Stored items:
☆ ☆ ☆

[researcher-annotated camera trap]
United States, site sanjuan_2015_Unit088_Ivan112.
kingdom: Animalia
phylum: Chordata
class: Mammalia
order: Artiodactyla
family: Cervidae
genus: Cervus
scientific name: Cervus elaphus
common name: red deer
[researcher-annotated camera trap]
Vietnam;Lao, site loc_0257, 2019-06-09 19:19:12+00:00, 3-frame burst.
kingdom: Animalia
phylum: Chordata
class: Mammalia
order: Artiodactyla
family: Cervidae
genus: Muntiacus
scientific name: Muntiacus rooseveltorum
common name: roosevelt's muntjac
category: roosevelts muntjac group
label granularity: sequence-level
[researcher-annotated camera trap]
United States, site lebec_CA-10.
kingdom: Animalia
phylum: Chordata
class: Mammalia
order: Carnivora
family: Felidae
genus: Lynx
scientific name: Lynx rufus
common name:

☆ ☆ ☆

__Problem__. Look through the data above for the string "scientific" and copy every line where it appears.

__Expected answer__.
scientific name: Cervus elaphus
scientific name: Muntiacus rooseveltorum
scientific name: Lynx rufus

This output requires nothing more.